Troubleshooting💣
Fluentbit did not restart after Elasticsearch re-deployment/secret update.💣
If you are having issues with Fluentbit connectivity to Elastic (caused by an Elastic redeployment/cert update) you should be able to resolve them by restarting Fluentbit. For example, run the below to cycle all pods in the Fluentbit daemonset:
kubectl rollout restart daemonset/logging-fluent-bit -n logging
Too many open files💣
In some environments you may see errors such as the one below:
fluent-bit [2022/07/05 16:20:10] [error] [build/plugins/in_tail/CMakeFiles/flb-plugin-in_tail.dir/compiler_depend.ts:304 errno=24] Too many open files
Currently the best way to resolve this issue is to update each of your nodes’ number of inotify resources and file watches:
/proc/sys/fs/inotify/max_user_watches
/proc/sys/fs/inotify/max_user_instances
For example, BigBang testing environments have the following values set:
cat /proc/sys/fs/inotify/max_user_instances
1024
cat /proc/sys/fs/inotify/max_user_watches
1048576
You can update the limits temporarily, with the following commands (setting the values to 1024 and 1048576 respectively in this example):
sudo sysctl fs.inotify.max_user_instances=1024
sudo sysctl fs.inotify.max_user_watches=1048576
sudo sysctl -p
In order to make the changes permanent, i.e. to persist through a node reboot:
echo "fs.inotify.max_user_instances=1024" > /etc/sysctl.d/fs-inotify-max_user_instances.conf
sysctl -w fs.inotify.max_user_instances=1024
echo "fs.inotify.max_user_watches=1048576" > /etc/sysctl.d/fs-inotify-max_user_watches.conf
sysctl -w fs.inotify.max_user_watches=1048576
sysctl -p
Checkout https://github.com/fluent/fluent-bit/issues/1777#issuecomment-562178857 for more details
If updating the above does not help to resolve the issue you can test switching to stat watch for the input config. To do this set Inotify_Watcher
to false, which can be done via the below values:
config:
inputs: |
[INPUT]
Name tail
Path /var/log/containers/*.log
# -- Excluding fluentbit logs from sending to ECK, along with gatekeeper-audit logs which are shipped by clusterAuditor.

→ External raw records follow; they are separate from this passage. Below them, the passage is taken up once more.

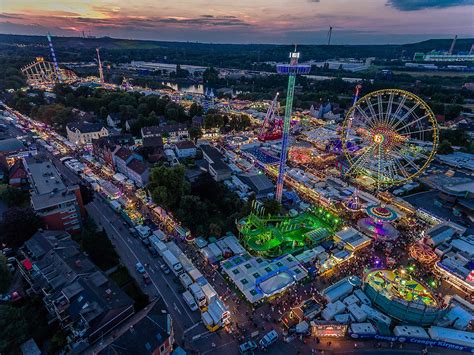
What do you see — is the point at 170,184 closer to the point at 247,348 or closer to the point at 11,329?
the point at 11,329

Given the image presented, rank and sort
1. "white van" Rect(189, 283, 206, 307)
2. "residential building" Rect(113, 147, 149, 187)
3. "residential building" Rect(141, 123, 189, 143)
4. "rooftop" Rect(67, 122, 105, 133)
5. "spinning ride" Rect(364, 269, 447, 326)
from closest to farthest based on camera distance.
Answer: "spinning ride" Rect(364, 269, 447, 326), "white van" Rect(189, 283, 206, 307), "residential building" Rect(113, 147, 149, 187), "rooftop" Rect(67, 122, 105, 133), "residential building" Rect(141, 123, 189, 143)

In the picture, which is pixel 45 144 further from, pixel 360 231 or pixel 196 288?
pixel 360 231

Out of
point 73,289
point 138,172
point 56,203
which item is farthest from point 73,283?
point 138,172

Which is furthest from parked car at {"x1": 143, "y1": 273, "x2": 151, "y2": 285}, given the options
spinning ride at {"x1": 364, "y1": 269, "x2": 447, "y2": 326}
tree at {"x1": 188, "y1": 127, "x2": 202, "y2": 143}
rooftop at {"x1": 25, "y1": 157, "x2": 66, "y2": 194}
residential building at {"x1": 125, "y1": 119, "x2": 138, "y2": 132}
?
residential building at {"x1": 125, "y1": 119, "x2": 138, "y2": 132}

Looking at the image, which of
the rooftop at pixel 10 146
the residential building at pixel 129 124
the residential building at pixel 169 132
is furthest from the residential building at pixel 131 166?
the residential building at pixel 129 124

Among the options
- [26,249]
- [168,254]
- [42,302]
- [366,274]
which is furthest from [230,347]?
[26,249]

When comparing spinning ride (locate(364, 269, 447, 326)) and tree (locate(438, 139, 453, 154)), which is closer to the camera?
spinning ride (locate(364, 269, 447, 326))

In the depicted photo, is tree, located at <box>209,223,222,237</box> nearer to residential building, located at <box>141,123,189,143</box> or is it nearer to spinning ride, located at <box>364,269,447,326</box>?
spinning ride, located at <box>364,269,447,326</box>
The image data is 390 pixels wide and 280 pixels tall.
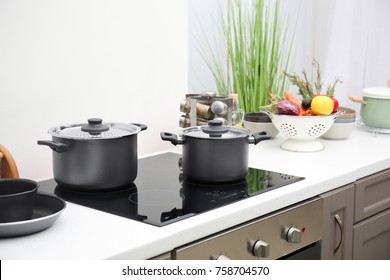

Exclude_Path /var/log/containers/*fluent*.log
Parser containerd
Tag kube.*
Mem_Buf_Limit 50MB
Skip_Long_Lines On
storage.type filesystem
Inotify_Watcher false
[INPUT]
Name systemd
Tag host.*
Systemd_Filter _SYSTEMD_UNIT=kubelet.service
Read_From_Tail On
storage.type filesystem
Additional details on this configuration value can be reviewed on the tail plugin configuration page. Note that there has been report of possible memory issues with stat watcher. If using this method make sure you have an alert/adequate visibility into Fluentbit memory usage.